Pero fuera del cristianismo, poniendo a Dios de lado, la vida misma nos indica que no es nuestra decisión conservarla o no. Nosotros no escogimos vivir. No tuvimos nada que decir a la hora de venir a la existencia. De hecho, como presenté en un artículo anterior, nuestra probabilidad de existencia no llega a cero. Sin embargo, aquí estamos. Vivimos. No vivimos porque escogemos hacerlo, sino que vivimos porque tenemos vida. Nuestros corazones laten sin parar, y eso es involuntario a nosotros. No podemos escoger que se detengan ni siquiera por un minuto. Eso escapa a nuestras capacidades de elección. Estamos vivos porque sí. 

Aun si decidiéramos dejar de respirar (acción de vida que sí está bajo nuestro control), no podríamos morir, porque nuestro instinto nos haría volver a hacerlo tan pronto nos falte el aire unos segundos. Estamos programados para vivir, punto. Nadie en su sano juicio quiere morir. Cuando llega la muerte, en la vejez, la aceptamos porque sabemos que no hay más remedio. Pero de ser nuestra decisión, quisiéramos seguir viviendo. Aun cuando se dice que una persona está clínicamente muerta, la persona sigue estando viva. Todos los aparatos que le conectan a dicha persona ayudan a mantener esa vida dentro de ese cuerpo. Si tomáramos todos esos aparatos, y los colocáramos en una persona fallecida, eso no serviría de nada, porque los aparatos no pueden dar vida a un cuerpo muerto. 

El misterio de la vida escapa a la ciencia. Nadie sabe que es la vida, ni de dónde o cómo surge.

Una vez se me llamó para que fuera al hospital a orar por una señora, a quien sus hijos iban a desconectar para que muriera. Los hijos no veían otra solución para poner fin al sufrimiento de su madre. Ella tenía un padecimiento severo en sus pulmones por causa del cigarrillo. Ya había estado en coma por un tiempo. 
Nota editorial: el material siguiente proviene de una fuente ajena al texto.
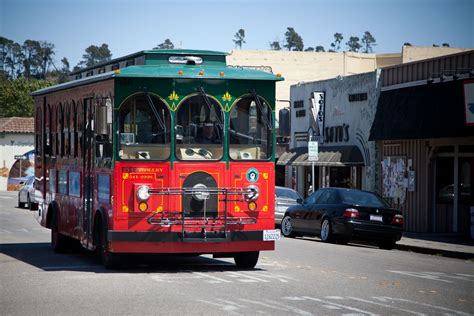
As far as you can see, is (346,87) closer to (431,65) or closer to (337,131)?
(337,131)

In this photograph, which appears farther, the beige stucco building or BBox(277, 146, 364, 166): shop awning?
the beige stucco building

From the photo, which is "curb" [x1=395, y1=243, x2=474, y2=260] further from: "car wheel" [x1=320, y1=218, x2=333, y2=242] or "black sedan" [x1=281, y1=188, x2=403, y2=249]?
"car wheel" [x1=320, y1=218, x2=333, y2=242]

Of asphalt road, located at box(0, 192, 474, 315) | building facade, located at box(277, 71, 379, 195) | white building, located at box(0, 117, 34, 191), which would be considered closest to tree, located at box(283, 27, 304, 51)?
white building, located at box(0, 117, 34, 191)

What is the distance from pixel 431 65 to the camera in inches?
1204

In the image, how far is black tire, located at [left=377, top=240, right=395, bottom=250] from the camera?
25.6 meters

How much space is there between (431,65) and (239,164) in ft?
51.2

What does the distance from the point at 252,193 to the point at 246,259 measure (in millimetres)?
1406

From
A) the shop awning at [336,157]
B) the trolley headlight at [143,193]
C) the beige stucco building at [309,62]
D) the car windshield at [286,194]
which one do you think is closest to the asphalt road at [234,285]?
the trolley headlight at [143,193]

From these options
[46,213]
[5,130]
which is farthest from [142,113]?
[5,130]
Cuando mi esposa y yo llegamos a la habitación,  notamos como la señora estaba llena de cables por doquier. Varios tubos entraban por su boca. Los sonidos de los aparatos médicos dominaban el ambiente. El típico bip…bip…bip del latido de su corazón resonaba en todo el cuarto. Hijos resignados, tristes, y llorosos estaban presentes. Un cuadro deprimente en realidad. Quien me invitó me preguntó si había llevado el aceite de olivas para ungir a la moribunda antes de desconectarla. Sin embargo, esa parte no se me había comentado, así que reaccioné sorprendido. 

Como no había aceite para la unción, solo oré por la señora, poniéndola en las manos de Dios. También oré por sus hijos y demás familiares presentes. Luego de un ratico mi esposa y yo nos retiramos. Varias semanas después, pregunté por aquella familia. Quería saber cómo seguían el curso de su dolor y resignación de haber perdido a su madre. Pero para mi sorpresa, la respuesta que recibí fue que la señora había vuelto en sí. Aquella noche decidieron no desconectarla porque no se había ungido. Y de aquel lecho de muerte, la señora se levantó. Sus hijos tomaron la decisión que creyeron correcta, aunque resultaron equivocados. Casos así hay muchos.

En conclusión, pienso que la decisión de morir no nos pertenece. Solo Dios puede disponer de nuestras vidas, y esto no necesariamente en un hospital o en la vejez. ¿Cuántos no mueren a diario en accidentes de tránsito o en ataques terroristas? Lo que sí podemos decidir hoy, es poner la vida que Dios nos ha dado en Sus manos, y que cuando Él entienda es momento de entregársela, nos prepare para eso, sea de la manera que sea. Personalmente, si me tocara quedar en coma, dejo mi vida en manos de mi familia, quienes, estoy seguro, la dejarán en manos de Dios. 

Como cristiano, pongo mi esperanza en que esta vida presente que tengo no es la vida que Dios quiere que disfrute, sino la vida eterna que ha prometido darme un día no muy lejano cuando Cristo regrese. Esa vida sí quiero vivirla. ¿Quisieras tú?